**** Document extract
Using an X-Ray Laser, Researchers Make the Loudest Underwater Sound

Researchers from SLAC National Accelerator Laboratory have produced an underwater sound so intense that it rivals the Earth-shaking roar of a rocket launch. “It is just below the threshold where [the sound] would boil the water in a single wave oscillation,” according to lead researcher Claudiu Stan, now at Rutgers University Newark. This research by Gabriel Blaj et al. was published in a recent issue of the American Physical Society’s journal Physical Review Fluids.


A Lockheed Martin F-22A Raptor fighter streaks by at the 2008 Joint Services Open House (JSOH) airshow at Joint Base Andrews, Maryland. Mach patterns are clearly visible in its exhaust. Image Credit: Rob Shenk (CC BY-SA 2.0).

Sound is all about vibrations. When you talk, you cause nearby air molecules to vibrate. Those vibrating molecules collide with their neighboring molecules, causing them to vibrate. The trend continues in this way, with air molecules successively transporting the vibration pattern of your words into listening eardrums.
********
**** Available data
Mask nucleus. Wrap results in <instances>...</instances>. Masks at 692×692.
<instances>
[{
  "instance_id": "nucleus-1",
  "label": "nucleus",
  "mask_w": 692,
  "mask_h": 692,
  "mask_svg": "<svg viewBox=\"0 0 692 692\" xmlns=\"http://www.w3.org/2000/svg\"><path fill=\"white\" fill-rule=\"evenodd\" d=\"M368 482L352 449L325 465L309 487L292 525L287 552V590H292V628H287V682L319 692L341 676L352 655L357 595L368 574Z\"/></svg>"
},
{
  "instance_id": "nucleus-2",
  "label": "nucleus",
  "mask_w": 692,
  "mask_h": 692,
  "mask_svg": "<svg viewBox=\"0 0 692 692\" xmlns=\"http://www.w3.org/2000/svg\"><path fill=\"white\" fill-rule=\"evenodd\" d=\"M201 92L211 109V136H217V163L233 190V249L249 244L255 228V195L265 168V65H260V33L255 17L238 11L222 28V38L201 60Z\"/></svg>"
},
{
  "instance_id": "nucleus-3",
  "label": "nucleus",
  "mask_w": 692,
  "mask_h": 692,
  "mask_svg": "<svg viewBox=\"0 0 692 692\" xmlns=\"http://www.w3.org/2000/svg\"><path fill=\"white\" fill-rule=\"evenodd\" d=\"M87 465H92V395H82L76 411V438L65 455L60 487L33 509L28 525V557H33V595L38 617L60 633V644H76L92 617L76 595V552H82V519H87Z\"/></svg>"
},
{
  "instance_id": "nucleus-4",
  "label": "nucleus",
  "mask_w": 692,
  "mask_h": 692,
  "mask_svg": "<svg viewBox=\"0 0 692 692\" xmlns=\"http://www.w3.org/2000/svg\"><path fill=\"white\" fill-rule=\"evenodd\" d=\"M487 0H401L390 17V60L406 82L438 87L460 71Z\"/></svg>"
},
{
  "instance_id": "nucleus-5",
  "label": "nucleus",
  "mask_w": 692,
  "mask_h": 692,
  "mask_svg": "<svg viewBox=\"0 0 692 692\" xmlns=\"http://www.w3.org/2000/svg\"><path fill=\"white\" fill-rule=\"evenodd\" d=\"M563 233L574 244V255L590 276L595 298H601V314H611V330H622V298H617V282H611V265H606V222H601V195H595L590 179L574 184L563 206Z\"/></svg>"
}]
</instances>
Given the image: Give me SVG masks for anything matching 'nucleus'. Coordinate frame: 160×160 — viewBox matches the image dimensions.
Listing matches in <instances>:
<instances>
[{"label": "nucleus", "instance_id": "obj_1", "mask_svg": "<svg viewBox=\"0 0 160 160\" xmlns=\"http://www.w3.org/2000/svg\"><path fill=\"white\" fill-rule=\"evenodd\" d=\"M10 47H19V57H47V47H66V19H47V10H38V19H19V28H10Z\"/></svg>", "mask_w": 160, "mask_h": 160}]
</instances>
********
-- Activities --
(A) List every person named in the article on the loudest underwater sound.
(B) Answer these questions from the article on the loudest underwater sound:
(i) In which journal was the research published?
(ii) What aircraft streaks by at the airshow?
(iii) What do you cause nearby air molecules to do when you talk?
The records have nothing to do with the article on the loudest underwater sound.

-- List of solutions --
(A)
Claudiu Stan
Gabriel Blaj
Rob Shenk

(B)
(i) Physical Review Fluids
(ii) A Lockheed Martin F-22A Raptor fighter
(iii) Vibrate